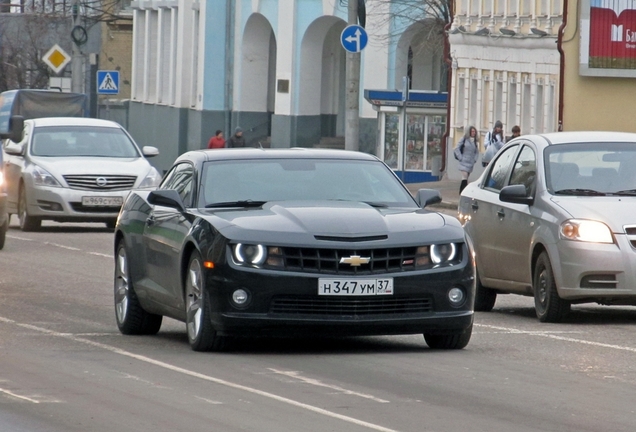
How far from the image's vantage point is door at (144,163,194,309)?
11898mm

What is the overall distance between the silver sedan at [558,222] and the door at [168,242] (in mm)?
2992

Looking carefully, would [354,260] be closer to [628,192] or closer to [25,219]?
[628,192]

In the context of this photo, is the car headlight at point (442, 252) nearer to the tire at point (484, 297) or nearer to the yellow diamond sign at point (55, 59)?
the tire at point (484, 297)

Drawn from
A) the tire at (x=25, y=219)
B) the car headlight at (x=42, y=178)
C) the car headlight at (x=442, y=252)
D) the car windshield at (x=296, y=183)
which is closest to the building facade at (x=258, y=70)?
the tire at (x=25, y=219)

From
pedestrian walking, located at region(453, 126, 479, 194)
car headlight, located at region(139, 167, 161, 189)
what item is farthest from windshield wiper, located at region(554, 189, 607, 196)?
pedestrian walking, located at region(453, 126, 479, 194)

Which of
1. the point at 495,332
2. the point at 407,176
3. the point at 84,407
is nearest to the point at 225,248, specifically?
the point at 84,407

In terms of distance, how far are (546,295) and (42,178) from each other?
1378cm

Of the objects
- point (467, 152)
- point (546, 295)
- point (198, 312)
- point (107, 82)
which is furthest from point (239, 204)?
point (107, 82)

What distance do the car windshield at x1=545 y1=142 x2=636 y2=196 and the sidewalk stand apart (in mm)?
24198

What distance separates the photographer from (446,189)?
46500mm

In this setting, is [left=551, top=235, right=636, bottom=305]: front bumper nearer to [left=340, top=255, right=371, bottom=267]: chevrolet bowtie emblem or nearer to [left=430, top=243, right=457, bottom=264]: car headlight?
[left=430, top=243, right=457, bottom=264]: car headlight

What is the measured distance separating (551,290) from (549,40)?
34.2 meters

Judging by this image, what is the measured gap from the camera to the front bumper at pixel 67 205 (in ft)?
86.9

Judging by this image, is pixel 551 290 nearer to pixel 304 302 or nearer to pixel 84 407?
pixel 304 302
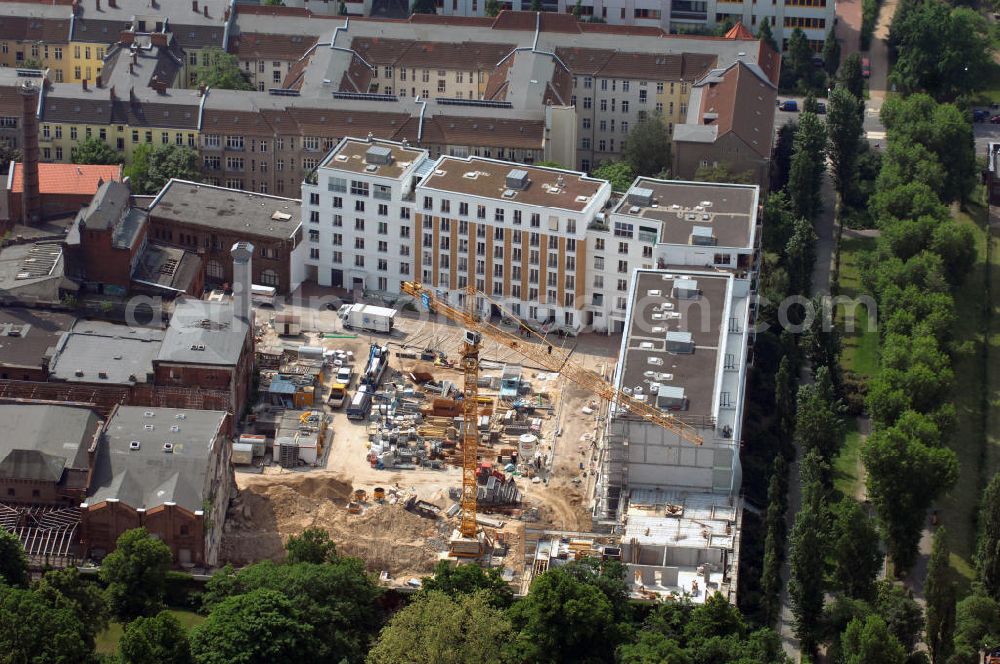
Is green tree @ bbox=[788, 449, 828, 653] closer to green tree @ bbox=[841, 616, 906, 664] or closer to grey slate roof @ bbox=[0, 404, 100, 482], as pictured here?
green tree @ bbox=[841, 616, 906, 664]

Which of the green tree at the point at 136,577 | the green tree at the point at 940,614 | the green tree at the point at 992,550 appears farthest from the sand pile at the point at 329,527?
the green tree at the point at 992,550

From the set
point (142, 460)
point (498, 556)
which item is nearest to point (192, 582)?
point (142, 460)

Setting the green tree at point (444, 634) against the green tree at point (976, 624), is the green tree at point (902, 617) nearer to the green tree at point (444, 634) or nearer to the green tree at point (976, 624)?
the green tree at point (976, 624)

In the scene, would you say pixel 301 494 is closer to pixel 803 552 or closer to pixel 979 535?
pixel 803 552

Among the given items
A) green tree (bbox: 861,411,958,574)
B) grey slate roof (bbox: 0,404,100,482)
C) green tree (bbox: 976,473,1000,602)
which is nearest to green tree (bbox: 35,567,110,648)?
grey slate roof (bbox: 0,404,100,482)

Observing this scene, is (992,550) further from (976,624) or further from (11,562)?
(11,562)

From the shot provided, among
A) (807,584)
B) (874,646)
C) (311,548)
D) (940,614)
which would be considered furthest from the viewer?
(311,548)

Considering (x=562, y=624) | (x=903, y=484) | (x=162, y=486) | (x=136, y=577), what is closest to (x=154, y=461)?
(x=162, y=486)
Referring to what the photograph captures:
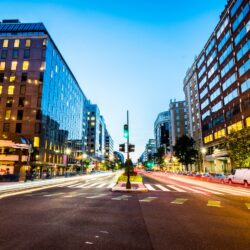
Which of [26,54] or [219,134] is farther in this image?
[26,54]

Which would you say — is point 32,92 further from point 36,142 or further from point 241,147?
point 241,147

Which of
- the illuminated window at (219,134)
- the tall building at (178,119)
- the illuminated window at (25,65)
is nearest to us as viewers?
the illuminated window at (219,134)

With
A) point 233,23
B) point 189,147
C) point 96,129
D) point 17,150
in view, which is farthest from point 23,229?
point 96,129

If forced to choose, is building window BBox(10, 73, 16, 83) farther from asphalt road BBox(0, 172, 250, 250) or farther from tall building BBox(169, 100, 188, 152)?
tall building BBox(169, 100, 188, 152)

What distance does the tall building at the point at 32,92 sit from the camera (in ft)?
161

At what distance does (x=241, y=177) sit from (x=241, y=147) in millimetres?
8133

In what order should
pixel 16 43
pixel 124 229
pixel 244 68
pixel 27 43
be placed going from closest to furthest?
pixel 124 229, pixel 244 68, pixel 27 43, pixel 16 43

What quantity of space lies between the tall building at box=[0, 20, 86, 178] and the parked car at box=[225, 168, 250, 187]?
3365 centimetres

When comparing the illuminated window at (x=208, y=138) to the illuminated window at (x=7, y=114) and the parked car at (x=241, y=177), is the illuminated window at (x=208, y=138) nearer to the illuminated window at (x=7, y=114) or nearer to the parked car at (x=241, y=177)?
the parked car at (x=241, y=177)

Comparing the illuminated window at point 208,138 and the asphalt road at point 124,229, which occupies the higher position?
the illuminated window at point 208,138

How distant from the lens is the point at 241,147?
29.2 meters

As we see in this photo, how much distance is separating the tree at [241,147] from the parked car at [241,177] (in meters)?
5.13

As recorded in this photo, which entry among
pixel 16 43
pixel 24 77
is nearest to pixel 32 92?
pixel 24 77

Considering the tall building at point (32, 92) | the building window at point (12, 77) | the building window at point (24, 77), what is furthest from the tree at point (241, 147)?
the building window at point (12, 77)
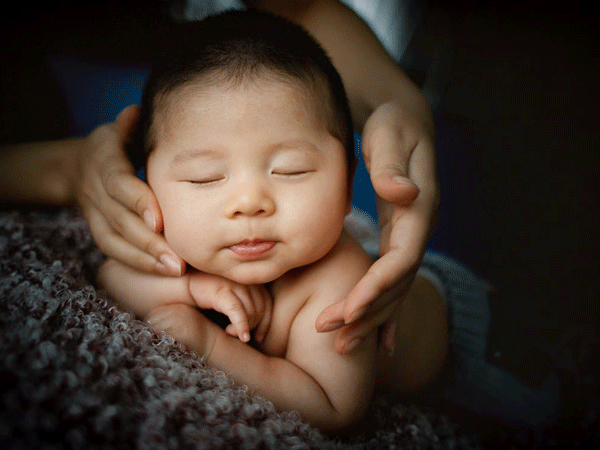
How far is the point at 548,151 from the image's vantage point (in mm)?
925

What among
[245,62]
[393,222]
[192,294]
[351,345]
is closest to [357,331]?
[351,345]

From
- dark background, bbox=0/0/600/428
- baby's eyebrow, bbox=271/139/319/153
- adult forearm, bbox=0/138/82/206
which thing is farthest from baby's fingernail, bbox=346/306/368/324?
adult forearm, bbox=0/138/82/206

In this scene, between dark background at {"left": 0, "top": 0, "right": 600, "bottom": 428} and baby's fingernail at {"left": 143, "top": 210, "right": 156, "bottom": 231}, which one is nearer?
baby's fingernail at {"left": 143, "top": 210, "right": 156, "bottom": 231}

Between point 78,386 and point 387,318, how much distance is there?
1.24 feet

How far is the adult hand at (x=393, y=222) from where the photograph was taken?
0.49 m

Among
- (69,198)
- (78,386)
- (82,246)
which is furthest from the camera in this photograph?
(69,198)

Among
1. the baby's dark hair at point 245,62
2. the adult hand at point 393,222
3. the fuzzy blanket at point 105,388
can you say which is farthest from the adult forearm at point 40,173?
the adult hand at point 393,222

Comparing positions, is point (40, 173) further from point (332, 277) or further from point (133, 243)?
point (332, 277)

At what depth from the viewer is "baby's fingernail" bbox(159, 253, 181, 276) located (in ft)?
1.92

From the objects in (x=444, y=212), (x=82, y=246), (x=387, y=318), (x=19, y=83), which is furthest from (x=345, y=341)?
(x=19, y=83)

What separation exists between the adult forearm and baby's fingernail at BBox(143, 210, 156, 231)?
0.35m

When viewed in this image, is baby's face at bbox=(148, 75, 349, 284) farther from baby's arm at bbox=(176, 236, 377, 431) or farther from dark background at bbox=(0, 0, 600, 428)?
dark background at bbox=(0, 0, 600, 428)

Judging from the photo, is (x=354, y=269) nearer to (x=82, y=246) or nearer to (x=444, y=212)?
(x=82, y=246)

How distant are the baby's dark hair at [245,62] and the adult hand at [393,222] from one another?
0.07 meters
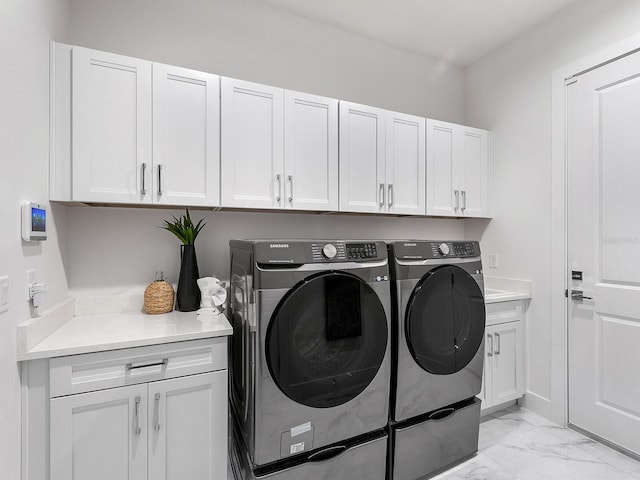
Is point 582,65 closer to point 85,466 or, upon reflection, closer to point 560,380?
point 560,380

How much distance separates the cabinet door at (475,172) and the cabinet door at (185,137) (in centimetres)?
194

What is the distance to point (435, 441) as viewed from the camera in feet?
5.96

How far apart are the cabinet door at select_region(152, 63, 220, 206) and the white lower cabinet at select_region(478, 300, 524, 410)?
6.83 ft

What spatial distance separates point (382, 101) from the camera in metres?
2.74

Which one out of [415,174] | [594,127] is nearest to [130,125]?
[415,174]

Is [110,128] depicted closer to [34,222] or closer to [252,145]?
[34,222]

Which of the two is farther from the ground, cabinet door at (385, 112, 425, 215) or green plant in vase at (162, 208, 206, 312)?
cabinet door at (385, 112, 425, 215)

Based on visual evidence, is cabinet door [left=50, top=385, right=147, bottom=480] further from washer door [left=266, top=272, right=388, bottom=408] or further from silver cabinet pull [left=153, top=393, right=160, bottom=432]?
washer door [left=266, top=272, right=388, bottom=408]

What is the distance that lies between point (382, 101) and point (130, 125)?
6.35 feet

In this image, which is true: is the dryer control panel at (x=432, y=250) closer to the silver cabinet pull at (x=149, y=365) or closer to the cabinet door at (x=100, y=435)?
the silver cabinet pull at (x=149, y=365)

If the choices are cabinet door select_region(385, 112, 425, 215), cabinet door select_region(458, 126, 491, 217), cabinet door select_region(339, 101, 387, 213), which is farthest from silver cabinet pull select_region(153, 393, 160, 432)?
cabinet door select_region(458, 126, 491, 217)

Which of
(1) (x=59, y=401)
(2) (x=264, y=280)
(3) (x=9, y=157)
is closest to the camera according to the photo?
(3) (x=9, y=157)

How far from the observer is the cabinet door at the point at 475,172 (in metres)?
2.68

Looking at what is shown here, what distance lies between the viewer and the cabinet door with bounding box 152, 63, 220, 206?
1684 mm
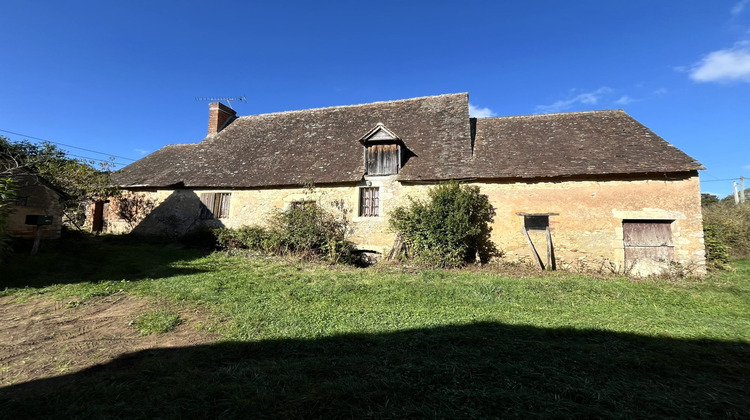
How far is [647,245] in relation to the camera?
1010 cm

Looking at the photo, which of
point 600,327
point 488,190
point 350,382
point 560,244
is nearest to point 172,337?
point 350,382

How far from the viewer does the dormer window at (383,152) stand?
41.5 ft

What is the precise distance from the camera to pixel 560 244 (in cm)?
1070

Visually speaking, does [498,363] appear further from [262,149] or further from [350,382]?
[262,149]

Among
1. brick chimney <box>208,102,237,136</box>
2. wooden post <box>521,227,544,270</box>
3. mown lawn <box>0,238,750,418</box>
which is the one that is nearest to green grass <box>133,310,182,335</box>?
mown lawn <box>0,238,750,418</box>

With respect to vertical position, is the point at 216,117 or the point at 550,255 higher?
the point at 216,117

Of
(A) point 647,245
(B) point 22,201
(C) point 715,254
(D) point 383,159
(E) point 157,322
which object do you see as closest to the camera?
(E) point 157,322

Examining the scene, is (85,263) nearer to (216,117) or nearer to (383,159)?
(383,159)

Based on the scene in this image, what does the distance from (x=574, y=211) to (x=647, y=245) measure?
2.37m

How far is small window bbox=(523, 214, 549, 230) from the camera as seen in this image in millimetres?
10914

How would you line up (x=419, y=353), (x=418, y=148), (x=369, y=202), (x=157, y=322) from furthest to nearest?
(x=418, y=148), (x=369, y=202), (x=157, y=322), (x=419, y=353)

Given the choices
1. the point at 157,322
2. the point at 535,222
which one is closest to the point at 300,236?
the point at 157,322

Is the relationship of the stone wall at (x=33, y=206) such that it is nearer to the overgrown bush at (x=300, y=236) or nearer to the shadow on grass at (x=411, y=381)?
the overgrown bush at (x=300, y=236)

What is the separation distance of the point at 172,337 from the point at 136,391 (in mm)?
1665
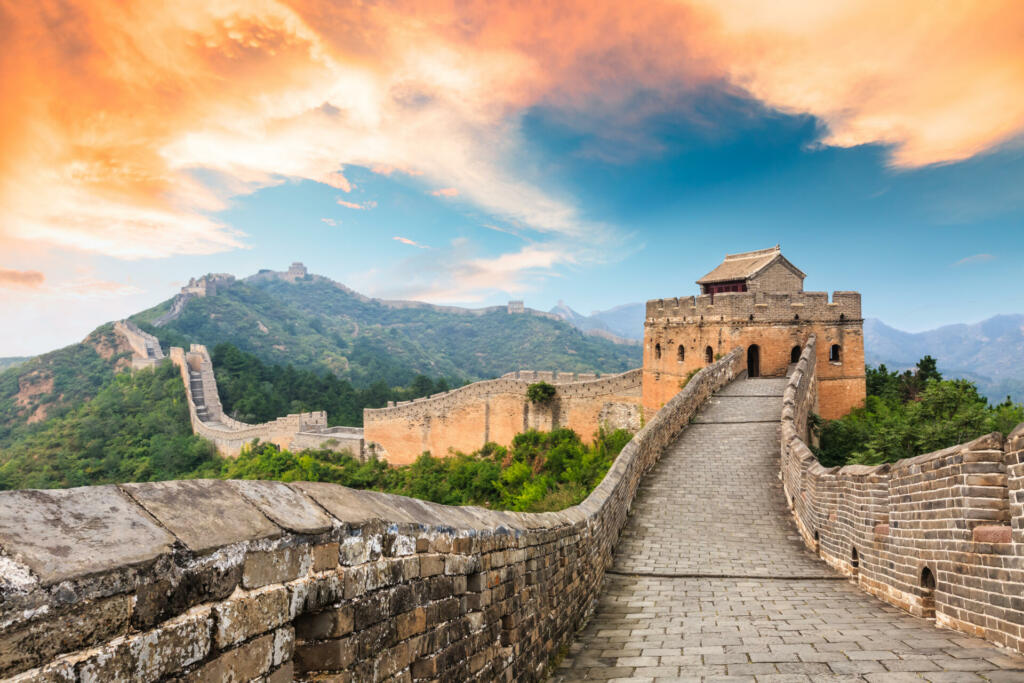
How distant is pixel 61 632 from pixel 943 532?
588 cm

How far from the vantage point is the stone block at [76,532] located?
133cm

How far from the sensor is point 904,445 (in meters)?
10.3

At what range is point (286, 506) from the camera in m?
2.06

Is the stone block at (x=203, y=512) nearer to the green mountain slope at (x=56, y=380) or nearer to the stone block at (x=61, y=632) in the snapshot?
the stone block at (x=61, y=632)

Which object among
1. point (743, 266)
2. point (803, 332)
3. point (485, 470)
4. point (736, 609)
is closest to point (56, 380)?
point (485, 470)

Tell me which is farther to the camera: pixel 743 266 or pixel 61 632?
pixel 743 266

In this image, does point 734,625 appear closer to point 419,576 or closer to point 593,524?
point 593,524

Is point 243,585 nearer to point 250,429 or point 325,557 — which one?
point 325,557

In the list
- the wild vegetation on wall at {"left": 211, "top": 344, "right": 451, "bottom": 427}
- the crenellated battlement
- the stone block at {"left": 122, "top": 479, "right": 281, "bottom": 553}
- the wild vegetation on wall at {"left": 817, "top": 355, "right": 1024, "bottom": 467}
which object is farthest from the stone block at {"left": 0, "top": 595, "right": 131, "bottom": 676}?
the wild vegetation on wall at {"left": 211, "top": 344, "right": 451, "bottom": 427}

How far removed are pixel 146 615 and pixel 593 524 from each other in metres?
5.50

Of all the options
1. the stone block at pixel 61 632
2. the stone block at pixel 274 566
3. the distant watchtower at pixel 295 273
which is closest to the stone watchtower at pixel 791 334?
the stone block at pixel 274 566

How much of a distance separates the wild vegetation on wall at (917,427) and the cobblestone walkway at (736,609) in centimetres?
203

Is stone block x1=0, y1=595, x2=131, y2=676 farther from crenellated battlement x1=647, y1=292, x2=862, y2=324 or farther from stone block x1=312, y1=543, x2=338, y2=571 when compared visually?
crenellated battlement x1=647, y1=292, x2=862, y2=324

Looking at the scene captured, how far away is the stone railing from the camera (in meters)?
1.33
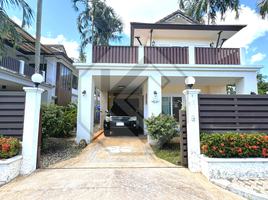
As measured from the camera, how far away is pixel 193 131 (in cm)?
341

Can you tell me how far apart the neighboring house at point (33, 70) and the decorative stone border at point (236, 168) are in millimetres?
7625

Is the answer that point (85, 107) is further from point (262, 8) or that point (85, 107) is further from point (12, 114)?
point (262, 8)

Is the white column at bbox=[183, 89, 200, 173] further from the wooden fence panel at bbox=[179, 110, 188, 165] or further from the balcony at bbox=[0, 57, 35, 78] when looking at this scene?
the balcony at bbox=[0, 57, 35, 78]

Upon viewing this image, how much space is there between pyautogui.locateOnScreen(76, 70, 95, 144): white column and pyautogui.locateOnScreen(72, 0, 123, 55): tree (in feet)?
32.1

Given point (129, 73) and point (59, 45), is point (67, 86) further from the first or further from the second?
point (129, 73)

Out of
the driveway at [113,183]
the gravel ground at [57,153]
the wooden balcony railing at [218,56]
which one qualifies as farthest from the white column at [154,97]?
the gravel ground at [57,153]

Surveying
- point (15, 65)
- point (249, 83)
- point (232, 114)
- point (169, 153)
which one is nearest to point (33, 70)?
point (15, 65)

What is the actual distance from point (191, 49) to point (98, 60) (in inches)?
171

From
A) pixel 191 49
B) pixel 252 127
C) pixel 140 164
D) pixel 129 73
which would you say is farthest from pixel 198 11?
pixel 140 164

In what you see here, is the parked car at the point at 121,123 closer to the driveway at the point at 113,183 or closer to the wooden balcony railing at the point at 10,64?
the driveway at the point at 113,183

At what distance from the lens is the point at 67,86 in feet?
51.2

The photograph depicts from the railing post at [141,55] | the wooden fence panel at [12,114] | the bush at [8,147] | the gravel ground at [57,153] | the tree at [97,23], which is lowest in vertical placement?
the gravel ground at [57,153]

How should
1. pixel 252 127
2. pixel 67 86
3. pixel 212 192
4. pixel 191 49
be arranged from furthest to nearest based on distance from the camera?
pixel 67 86 → pixel 191 49 → pixel 252 127 → pixel 212 192

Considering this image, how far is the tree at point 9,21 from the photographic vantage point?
6293mm
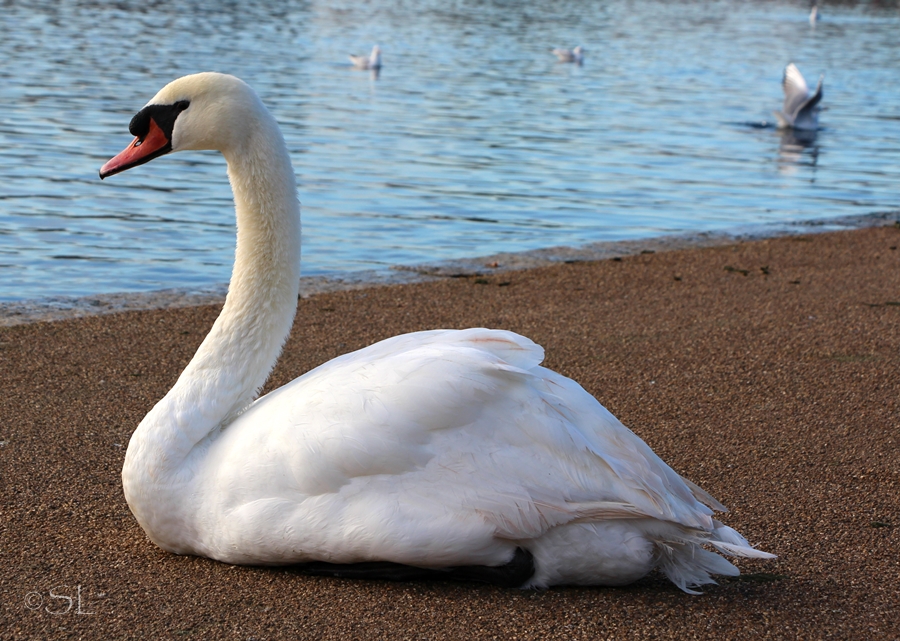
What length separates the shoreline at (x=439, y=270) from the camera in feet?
23.0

________________________

> **THE EXERCISE**
Please copy out the items above word for word, starting at the line that contains "With respect to" and ending at the line that contains "(x=418, y=148), (x=369, y=202), (x=157, y=322), (x=419, y=353)", including both.

> **RESPONSE**
With respect to vertical position, is the point at 216,117 or the point at 550,255 higher?
the point at 216,117

Of
(A) point 647,245
(B) point 22,201
(C) point 715,254
(D) point 383,159
(E) point 157,322
which object do you see as closest to the camera?
(E) point 157,322

Examining the scene, is (85,263) nearer to (216,117) or nearer to (383,159)?
(383,159)

Based on the scene in this image, what does the distance from (x=574, y=211) to (x=647, y=245) measure?
2.37m

How far is small window bbox=(523, 214, 549, 230) from the camera as seen in this image in millimetres?
10914

How would you line up (x=419, y=353), (x=418, y=148), (x=369, y=202), (x=157, y=322) from furthest to nearest?
(x=418, y=148), (x=369, y=202), (x=157, y=322), (x=419, y=353)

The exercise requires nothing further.